After investing in a hard copy of the book (I didn’t want to wait 2-3 weeks for a paperback version), I was immediately transported thousands of years into the past. While the book focuses on us, homo sapiens (Latin for “wise man”), Harari begins even further back, more than 100,000 years ago, to when we were one of a handful of species in the homo genus that roamed different parts of the earth. The species of humans all had similarities, but what made homo sapiens especially different? Why didn’t the other species of humans make it to this day?

img_2209Harari’s answer: Homo sapiens experienced a “cognitive revolution” about 70,000 years ago that allowed us to collaborate with a large number of people. And while other animals and humans could do this too, homo sapiens developed the ability to come together over shared myths and stories, what we often like to call “higher purposes”. Ideas like freedom, religion, capitalism, human rights, gods, cities, currency, democracy, and more are all possible because homo sapiens developed the cognitive power to envision and articulate concepts that don’t physically exist. These kinds of ideas all exist in our imaginations; yet we’ve created ways of conceptualizing them, communicating them to others, and building consensus for their acceptance among large groups of people. It’s this idea that separated us about 70,000 years ago and it’s at the core of every significant shift in human history since then.

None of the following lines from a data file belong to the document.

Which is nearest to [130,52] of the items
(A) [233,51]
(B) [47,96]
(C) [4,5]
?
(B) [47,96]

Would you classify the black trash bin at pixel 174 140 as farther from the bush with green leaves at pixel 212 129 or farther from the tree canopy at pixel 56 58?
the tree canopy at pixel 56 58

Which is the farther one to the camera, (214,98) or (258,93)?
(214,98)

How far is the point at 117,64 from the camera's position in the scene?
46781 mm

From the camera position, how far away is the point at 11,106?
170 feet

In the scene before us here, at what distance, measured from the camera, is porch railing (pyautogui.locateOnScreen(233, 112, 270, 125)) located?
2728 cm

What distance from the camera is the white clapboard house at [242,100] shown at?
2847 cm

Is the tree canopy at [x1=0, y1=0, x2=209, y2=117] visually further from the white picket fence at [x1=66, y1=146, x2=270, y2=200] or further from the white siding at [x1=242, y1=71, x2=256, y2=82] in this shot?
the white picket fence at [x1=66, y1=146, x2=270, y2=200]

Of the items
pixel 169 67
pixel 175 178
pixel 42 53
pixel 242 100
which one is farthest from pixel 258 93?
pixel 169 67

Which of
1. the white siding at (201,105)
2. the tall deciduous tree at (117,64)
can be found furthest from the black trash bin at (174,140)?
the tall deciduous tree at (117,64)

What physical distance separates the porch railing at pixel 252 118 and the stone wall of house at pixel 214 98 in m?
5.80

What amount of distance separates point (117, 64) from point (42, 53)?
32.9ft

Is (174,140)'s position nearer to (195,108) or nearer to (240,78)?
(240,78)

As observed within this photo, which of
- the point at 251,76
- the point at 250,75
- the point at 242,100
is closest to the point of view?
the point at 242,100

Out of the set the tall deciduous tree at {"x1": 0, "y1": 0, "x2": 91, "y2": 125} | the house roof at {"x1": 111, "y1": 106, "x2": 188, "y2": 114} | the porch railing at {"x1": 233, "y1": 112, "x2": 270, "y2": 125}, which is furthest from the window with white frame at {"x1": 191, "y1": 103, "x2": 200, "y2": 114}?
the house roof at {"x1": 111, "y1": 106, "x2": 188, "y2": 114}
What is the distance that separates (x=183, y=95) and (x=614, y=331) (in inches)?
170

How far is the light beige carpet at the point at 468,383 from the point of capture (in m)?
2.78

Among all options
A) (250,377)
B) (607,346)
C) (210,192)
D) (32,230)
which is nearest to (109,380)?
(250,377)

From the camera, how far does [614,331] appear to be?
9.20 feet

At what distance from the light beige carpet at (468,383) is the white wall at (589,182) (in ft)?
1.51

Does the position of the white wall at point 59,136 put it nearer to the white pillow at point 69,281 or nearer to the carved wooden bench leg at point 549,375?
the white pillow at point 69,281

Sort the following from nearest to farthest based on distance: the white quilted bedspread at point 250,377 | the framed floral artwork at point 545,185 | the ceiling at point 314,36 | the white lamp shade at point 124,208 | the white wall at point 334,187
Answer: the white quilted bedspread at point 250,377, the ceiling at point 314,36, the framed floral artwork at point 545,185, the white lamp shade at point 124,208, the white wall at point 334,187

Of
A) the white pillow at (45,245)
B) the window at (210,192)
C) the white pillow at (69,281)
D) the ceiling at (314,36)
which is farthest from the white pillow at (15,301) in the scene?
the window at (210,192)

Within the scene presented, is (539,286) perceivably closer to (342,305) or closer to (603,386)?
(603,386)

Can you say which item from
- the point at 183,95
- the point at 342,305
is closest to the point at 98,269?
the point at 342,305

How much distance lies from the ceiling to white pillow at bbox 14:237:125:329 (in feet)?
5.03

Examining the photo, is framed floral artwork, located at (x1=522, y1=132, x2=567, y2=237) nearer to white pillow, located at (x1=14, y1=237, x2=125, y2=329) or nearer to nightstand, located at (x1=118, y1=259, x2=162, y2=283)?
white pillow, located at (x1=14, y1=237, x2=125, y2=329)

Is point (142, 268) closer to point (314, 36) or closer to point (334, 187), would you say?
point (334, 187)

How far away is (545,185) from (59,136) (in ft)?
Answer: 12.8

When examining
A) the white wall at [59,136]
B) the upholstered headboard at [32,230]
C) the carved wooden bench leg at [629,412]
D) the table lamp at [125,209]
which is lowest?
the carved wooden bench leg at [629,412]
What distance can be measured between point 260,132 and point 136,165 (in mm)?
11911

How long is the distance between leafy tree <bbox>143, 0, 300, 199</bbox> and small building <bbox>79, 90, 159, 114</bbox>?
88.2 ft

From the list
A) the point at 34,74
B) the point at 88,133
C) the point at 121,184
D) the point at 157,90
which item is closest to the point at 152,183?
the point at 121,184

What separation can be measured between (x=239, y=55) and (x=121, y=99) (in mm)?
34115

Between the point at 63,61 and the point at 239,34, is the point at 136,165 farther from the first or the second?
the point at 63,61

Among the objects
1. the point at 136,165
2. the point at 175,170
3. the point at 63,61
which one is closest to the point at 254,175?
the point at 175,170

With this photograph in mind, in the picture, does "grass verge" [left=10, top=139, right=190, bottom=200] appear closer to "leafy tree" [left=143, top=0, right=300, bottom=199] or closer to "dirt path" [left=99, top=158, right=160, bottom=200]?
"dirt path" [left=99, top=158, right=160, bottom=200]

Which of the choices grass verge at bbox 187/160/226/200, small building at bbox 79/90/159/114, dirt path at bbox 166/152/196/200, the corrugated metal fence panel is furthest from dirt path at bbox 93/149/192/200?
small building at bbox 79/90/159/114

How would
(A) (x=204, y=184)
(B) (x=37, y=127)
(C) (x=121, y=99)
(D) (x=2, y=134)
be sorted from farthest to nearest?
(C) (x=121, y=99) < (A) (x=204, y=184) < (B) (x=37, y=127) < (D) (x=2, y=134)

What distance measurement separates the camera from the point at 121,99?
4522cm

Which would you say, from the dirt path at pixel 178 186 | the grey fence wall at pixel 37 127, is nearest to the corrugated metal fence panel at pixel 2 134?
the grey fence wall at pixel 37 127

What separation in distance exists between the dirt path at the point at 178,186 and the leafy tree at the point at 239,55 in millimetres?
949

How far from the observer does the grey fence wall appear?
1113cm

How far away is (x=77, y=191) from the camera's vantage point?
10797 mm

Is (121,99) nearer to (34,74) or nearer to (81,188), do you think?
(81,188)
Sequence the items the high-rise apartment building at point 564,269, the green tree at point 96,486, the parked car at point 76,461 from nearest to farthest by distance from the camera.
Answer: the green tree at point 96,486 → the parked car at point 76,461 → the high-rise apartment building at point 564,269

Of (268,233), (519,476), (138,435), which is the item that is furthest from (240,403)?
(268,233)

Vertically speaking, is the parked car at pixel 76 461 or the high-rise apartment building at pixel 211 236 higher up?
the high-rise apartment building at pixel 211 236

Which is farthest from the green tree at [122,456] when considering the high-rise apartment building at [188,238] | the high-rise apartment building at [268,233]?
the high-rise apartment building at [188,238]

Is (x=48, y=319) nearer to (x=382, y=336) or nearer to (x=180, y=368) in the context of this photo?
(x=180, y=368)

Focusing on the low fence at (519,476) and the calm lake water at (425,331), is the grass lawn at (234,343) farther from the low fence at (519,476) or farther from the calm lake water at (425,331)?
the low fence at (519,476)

Jumping off from this idea, Harari carefully walks through the major shifts and creations  of the last 70,000 years and its impact on the world. Here are just some of the many topics and questions Harari tackles as important parts of human history:

  1. The cultivation of wheat during the Agricultural Revolution (30,000 years ago) led to great collective success and more humans, but individual pain and suffering
  2. People created “imagined orders” that helped to build empires, states, and religions on the basis of shared norms and values
  3. The first system of writing came about because human brains were not equipped to store large amounts of numerical data
  4. There has always been injustice and oppression of certain groups of people because we are the creators of our societal systems
  5. For all the destruction and doom they’ve brought on people, empires have a fascinating legacy and possible future in the world
  6. About 500 years ago, humans admitted their enormous ignorance and created the Scientific Revolution and the pursuit of progress
  7. There are deep, intrinsic connections between the development of science, industry, capitalism, and empires
  8. In comparison to other time periods, we are in an enormous time of peace

The last couple chapters of the book are as harrowing as they are fascinating. After all of these topics, Harari poses a devastating question: for all of these advances, are we, homo sapiens, any happier than we were 70,000 years ago? There’s not a clear answer, but it really made me think about my own purposes in work and life. Additionally, Harari challenges us to think about the future of our species in the age of incredible scientific advances that may push us beyond the category of actual humans.

I’m grateful for Harari’s bold endeavor to stuff 70,000 years of human history into about 400 pages of fascinating text. The topics and questions presented in Sapiens may be the most important to discuss as our species and world continue our journeys to the future.